> _What is expected_
Give back an exact copy of the lines in the records below, from the line that has "- Negative: Undefined" through the line that has "- Each sample tested in triplicate", and nothing besides.

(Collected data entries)
┌────────

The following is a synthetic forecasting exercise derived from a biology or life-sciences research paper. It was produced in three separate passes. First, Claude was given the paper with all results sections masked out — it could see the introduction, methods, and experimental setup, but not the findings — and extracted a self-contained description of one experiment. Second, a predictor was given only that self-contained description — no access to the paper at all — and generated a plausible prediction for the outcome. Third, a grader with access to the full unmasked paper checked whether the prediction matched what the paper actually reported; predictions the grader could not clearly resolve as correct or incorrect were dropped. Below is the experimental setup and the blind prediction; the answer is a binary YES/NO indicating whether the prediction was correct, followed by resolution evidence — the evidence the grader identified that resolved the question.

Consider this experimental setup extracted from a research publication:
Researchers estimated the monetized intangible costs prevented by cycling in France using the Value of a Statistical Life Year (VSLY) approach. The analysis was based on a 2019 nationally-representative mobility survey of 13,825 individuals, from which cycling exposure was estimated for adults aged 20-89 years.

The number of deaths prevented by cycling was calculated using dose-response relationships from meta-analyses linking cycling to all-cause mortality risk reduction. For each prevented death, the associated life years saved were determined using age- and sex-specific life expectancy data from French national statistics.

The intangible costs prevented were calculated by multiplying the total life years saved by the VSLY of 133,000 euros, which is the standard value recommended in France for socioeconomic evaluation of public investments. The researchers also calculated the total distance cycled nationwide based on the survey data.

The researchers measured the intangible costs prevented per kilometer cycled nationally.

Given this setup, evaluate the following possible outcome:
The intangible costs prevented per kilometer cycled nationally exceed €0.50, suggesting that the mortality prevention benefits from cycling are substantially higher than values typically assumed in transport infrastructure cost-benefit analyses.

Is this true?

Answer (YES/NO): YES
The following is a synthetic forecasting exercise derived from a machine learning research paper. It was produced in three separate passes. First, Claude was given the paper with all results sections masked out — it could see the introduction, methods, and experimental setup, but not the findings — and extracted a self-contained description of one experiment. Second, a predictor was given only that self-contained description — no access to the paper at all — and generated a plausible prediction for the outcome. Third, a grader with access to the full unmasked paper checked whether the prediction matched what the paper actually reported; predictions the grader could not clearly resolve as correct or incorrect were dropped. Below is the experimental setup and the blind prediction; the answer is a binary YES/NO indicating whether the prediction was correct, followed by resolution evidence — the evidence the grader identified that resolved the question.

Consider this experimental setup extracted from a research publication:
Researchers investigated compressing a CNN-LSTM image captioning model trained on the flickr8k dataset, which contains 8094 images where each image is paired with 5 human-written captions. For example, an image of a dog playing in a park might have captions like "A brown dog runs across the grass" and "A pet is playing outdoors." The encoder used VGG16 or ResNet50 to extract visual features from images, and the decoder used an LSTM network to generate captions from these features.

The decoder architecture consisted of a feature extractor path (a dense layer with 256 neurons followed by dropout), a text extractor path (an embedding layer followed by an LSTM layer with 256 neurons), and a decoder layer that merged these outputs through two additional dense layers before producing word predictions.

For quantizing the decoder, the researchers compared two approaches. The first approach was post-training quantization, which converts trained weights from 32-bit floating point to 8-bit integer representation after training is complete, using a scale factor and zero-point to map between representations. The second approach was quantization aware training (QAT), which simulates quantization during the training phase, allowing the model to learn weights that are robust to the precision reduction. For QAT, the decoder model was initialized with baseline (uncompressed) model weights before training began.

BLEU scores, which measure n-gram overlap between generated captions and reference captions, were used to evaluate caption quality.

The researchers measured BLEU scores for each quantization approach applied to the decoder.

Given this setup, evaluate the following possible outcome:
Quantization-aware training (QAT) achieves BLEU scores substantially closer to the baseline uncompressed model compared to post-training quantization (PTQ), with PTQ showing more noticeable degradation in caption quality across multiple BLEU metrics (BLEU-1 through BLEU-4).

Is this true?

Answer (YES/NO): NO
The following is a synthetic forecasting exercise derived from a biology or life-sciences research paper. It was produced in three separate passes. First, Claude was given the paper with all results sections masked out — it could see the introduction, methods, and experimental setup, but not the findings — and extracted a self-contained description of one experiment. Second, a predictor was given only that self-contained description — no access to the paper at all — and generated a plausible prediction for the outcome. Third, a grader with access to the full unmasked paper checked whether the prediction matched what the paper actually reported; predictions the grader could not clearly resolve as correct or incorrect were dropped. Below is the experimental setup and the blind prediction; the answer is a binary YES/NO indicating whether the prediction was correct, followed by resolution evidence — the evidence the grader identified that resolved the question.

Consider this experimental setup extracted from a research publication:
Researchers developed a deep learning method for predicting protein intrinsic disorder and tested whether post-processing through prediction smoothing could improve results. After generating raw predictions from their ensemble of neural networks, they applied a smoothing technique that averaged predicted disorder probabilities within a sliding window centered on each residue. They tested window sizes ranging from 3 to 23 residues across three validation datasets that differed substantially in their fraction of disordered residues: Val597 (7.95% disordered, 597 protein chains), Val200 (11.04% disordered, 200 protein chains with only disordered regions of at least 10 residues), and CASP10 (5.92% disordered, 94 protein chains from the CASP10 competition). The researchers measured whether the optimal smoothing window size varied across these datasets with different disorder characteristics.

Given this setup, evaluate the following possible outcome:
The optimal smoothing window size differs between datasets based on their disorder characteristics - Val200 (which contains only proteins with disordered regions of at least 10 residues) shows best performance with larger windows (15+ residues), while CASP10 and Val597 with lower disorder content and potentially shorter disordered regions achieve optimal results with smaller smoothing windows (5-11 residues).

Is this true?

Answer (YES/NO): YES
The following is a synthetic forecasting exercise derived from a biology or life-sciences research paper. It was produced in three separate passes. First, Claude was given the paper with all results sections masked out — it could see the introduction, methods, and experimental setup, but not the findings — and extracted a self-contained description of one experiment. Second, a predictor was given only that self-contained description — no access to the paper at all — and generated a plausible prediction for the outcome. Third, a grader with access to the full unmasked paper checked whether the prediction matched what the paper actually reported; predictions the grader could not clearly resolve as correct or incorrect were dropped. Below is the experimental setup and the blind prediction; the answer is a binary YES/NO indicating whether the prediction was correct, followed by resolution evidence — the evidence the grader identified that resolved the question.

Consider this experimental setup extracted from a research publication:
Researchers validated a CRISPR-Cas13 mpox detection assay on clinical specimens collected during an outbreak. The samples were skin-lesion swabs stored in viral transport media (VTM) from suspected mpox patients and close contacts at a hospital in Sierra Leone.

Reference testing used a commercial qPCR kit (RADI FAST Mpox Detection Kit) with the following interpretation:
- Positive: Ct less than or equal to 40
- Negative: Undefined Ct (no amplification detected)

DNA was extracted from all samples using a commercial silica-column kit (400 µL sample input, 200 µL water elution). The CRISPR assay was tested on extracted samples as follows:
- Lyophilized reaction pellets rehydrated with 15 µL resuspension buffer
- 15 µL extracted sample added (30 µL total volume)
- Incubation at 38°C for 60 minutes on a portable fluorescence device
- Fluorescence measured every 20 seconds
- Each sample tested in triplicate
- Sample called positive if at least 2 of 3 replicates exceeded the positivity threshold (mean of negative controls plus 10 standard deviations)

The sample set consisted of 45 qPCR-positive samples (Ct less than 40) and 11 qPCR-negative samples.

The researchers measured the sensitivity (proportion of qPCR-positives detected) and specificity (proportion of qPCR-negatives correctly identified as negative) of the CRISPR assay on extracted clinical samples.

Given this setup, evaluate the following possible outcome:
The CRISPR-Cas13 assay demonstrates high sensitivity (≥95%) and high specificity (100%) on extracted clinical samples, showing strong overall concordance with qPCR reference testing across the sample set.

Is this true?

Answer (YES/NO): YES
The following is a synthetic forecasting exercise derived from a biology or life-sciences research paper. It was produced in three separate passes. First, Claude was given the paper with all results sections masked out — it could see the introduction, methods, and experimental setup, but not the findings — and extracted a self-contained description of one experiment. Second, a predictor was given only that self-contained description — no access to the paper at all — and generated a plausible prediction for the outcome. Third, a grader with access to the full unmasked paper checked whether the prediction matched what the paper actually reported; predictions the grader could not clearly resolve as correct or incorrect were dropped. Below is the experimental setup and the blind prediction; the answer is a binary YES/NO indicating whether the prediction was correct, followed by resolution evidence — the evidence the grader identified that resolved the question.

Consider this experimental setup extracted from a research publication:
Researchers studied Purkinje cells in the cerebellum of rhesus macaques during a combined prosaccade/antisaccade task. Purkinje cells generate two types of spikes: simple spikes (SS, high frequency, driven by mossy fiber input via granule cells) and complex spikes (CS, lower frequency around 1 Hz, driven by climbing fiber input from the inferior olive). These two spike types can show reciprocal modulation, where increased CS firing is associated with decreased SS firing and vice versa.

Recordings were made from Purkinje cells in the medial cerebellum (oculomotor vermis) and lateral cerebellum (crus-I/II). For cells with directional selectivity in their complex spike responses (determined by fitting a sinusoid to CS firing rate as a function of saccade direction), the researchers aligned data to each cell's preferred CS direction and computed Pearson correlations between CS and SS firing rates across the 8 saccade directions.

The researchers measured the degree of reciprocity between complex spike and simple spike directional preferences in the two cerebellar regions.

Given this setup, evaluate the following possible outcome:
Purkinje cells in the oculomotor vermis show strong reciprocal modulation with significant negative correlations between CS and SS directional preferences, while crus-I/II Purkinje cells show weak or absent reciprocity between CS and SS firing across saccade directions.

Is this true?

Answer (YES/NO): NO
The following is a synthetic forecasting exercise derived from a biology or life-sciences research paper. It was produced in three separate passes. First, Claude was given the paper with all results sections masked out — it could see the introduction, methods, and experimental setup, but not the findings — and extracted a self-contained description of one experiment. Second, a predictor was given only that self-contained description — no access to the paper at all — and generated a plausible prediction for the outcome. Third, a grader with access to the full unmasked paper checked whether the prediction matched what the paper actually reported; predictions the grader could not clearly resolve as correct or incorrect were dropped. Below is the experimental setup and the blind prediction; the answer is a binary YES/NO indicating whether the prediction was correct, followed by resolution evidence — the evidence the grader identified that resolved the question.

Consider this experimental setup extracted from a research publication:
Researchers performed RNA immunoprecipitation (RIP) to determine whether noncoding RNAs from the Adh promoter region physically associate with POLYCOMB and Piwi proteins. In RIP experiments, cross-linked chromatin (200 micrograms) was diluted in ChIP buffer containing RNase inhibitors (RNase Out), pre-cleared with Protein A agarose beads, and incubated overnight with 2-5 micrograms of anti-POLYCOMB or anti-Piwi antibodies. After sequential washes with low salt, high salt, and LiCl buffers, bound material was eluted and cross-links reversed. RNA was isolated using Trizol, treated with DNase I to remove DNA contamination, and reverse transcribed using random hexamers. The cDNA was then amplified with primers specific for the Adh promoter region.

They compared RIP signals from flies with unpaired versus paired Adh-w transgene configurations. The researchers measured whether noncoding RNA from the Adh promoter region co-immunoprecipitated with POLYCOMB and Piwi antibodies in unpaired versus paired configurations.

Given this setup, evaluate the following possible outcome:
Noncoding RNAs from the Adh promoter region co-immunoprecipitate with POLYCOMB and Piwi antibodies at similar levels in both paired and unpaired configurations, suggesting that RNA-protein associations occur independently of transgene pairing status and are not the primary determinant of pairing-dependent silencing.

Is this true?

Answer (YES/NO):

└────────

> _Final answer_
- Negative: Undefined Ct (no amplification detected)

DNA was extracted from all samples using a commercial silica-column kit (400 µL sample input, 200 µL water elution). The CRISPR assay was tested on extracted samples as follows:
- Lyophilized reaction pellets rehydrated with 15 µL resuspension buffer
- 15 µL extracted sample added (30 µL total volume)
- Incubation at 38°C for 60 minutes on a portable fluorescence device
- Fluorescence measured every 20 seconds
- Each sample tested in triplicate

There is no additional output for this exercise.